Comment l'industrie américaine devient plus compétitive au détriment de la France et de l'Europe ?
Il y a trois mois, le rapport Draghi mettait en lumière les défauts structurels de l'Europe par rapport aux États-Unis. Une étude réalisée par McKinsey, Trendeo et l'institut de la réindustrialisation confirme aujourd'hui le retard pris par le Vieux Continent. Cependant, il reste de l'espoir.
Si l'Europe ne parvient pas à améliorer sa productivité, des choix difficiles devront être faits. Il sera difficile de rester à la pointe des nouvelles technologies, de promouvoir la responsabilité climatique et d'être un acteur majeur sur la scène mondiale. Le financement de notre modèle social pourrait être compromis, ce qui nous obligerait à revoir nos ambitions à la baisse, voire à les abandonner. C'est un défi crucial pour l'Europe. Selon un rapport publié en septembre par Mario Draghi, le revenu disponible par habitant a augmenté presque deux fois plus aux Etats-Unis qu'en Europe depuis 2000, soulignant ainsi les faiblesses structurelles du Vieux Continent par rapport à l'Amérique. Une étude menée par McKinsey, Trendeo et l'Institut de la Réindustrialisation confirme cette tendance de décrochage européen.
Cette année, les États-Unis ont été la principale destination des Investissements directs étrangers (IDE). En 2020, l'Union européenne et l'Amérique ont reçu respectivement 10 % et 12 % des investissements industriels mondiaux. Quatre ans plus tard, ces chiffres ont grimpé à 12 % pour l'UE et 29 % pour les États-Unis. De plus, la productivité a augmenté de 1,8 % par an aux États-Unis depuis 2016, tandis qu'elle n'a augmenté que de 0,7 % dans l'UE, et est restée à zéro en France.
En proposant des réglementations favorables et des incitations fiscales généreuses pour les investissements, telles que l'Inflation Reduction Act (IRA), l'administration Biden a rendu les Etats-Unis attractifs. Les entreprises européennes ont saisi l'opportunité. Pour la première fois, leurs investissements aux États-Unis dépassent ceux réalisés en Europe.

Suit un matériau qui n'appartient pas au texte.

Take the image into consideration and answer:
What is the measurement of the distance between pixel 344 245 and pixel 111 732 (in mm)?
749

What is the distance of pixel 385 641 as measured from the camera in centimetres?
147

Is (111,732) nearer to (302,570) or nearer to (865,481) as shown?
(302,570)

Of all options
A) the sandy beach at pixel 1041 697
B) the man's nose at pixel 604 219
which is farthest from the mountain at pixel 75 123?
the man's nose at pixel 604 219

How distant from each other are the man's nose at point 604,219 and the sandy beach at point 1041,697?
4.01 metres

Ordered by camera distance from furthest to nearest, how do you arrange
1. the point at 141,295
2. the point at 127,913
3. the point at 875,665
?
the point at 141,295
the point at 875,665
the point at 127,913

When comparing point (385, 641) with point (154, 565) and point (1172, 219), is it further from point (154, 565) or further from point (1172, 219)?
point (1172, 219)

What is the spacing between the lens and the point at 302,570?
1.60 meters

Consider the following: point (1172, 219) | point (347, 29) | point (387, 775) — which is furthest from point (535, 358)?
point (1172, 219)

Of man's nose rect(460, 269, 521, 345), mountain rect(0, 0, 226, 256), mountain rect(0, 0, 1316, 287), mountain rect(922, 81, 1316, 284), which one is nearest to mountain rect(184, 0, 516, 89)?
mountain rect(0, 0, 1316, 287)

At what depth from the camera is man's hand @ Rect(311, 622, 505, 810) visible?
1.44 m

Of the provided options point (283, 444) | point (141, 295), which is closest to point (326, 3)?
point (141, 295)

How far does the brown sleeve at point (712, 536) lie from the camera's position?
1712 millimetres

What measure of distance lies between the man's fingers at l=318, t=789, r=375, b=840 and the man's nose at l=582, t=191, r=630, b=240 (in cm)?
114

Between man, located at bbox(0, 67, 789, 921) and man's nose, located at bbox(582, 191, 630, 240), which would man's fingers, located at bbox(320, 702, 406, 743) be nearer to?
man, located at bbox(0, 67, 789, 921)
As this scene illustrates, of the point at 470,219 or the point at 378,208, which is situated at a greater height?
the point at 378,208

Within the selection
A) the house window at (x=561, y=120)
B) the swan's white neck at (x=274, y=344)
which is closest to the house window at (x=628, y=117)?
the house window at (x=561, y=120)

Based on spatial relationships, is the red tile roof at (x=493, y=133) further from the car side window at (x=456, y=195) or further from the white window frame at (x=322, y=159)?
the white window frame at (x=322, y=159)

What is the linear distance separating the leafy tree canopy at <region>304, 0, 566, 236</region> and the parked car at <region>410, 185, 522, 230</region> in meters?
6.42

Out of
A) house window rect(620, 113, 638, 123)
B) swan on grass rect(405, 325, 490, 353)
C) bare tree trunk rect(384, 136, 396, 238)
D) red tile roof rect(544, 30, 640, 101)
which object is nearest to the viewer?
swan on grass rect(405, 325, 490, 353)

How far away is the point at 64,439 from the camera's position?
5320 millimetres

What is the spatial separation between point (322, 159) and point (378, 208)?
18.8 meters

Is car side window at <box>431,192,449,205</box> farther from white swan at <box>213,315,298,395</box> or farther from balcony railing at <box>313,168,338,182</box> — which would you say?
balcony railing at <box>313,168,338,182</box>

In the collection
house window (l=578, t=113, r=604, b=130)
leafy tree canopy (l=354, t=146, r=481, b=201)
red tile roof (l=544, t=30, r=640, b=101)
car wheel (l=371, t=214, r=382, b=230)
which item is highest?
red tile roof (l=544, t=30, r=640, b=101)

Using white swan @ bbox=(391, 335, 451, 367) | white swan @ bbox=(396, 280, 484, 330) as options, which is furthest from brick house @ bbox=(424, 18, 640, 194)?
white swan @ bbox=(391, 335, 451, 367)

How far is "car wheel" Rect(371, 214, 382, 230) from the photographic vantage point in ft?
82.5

De l'autre côté de l'océan Atlantique, tout semble plus simple. Les règlements sont moins stricts et les coûts de l'énergie sont plus abordables. Au cours des dix dernières années, les États-Unis sont devenus un grand acteur dans le domaine des hydrocarbures grâce au gaz et au pétrole de schiste. Leur sous-sol riche en ressources et leur solide réseau d'infrastructures leur permettent de bénéficier d'une électricité bon marché, bien moins chère que dans des pays comme l'Allemagne. Selon Matthieu Dussud, directeur associé de McKinsey France, les coûts de l'énergie sont un sujet majeur à ne pas négliger.
Sel avantage concurrentiel devrait continuer avec Donald Trump. David Cousquer, fondateur et directeur général de Trendeo, prévoit que l'importance des critères environnementaux dans les investissements pourrait diminuer, mais que le niveau des aides restera élevé.
De 2016 à 2024, l'Europe a reçu 30 % des investissements en recherche et développement, soit 44 milliards de dollars, tandis que l'Amérique en a reçu 24 %, soit 35,4 milliards de dollars. Cette différence est particulièrement marquée dans les technologies innovantes telles que l'automatisation, la connectivité et l'intelligence artificielle. En ce qui concerne l'intelligence artificielle, les États-Unis ont reçu 32 % des investissements, alors que l'Europe n'en a reçu que 20 %. En ce qui concerne les data centers, les États-Unis sont le premier pays à la fois en termes d'investissements (74 %) et de destination (67 %).
Selon un classement, les États-Unis sont en première position dans le domaine de l'industrie du futur, en se basant sur divers critères tels que la flexibilité, les technologies numériques, l'efficacité énergétique, l'impact environnemental et la responsabilité sociale. L'Europe est en retard mais a la possibilité de combler son retard selon Matthieu Dussud. Elle dispose de leviers dans les technologies de demain qu'elle peut commencer à utiliser dès maintenant.
La France se distingue par sa maîtrise des technologies quantiques, qui offrent des possibilités d'amélioration de la productivité, selon Matthieu Dussud. Cependant, malgré les efforts pour promouvoir la réindustrialisation, lancés par Emmanuel Macron depuis plusieurs années, celle-ci tarde à se concrétiser.
Après une période de croissance entre 2021 et 2023, on constate cette année une baisse de 10 % dans le volume des projets d'investissements annoncés, une première en cinq ans. Les secteurs manufacturiers tels que la pharmacie et la métallurgie sont particulièrement touchés. En 2024, le solde net d'ouverture d'usines en France sera négatif (-15), une situation inédite après neuf années consécutives de solde positif.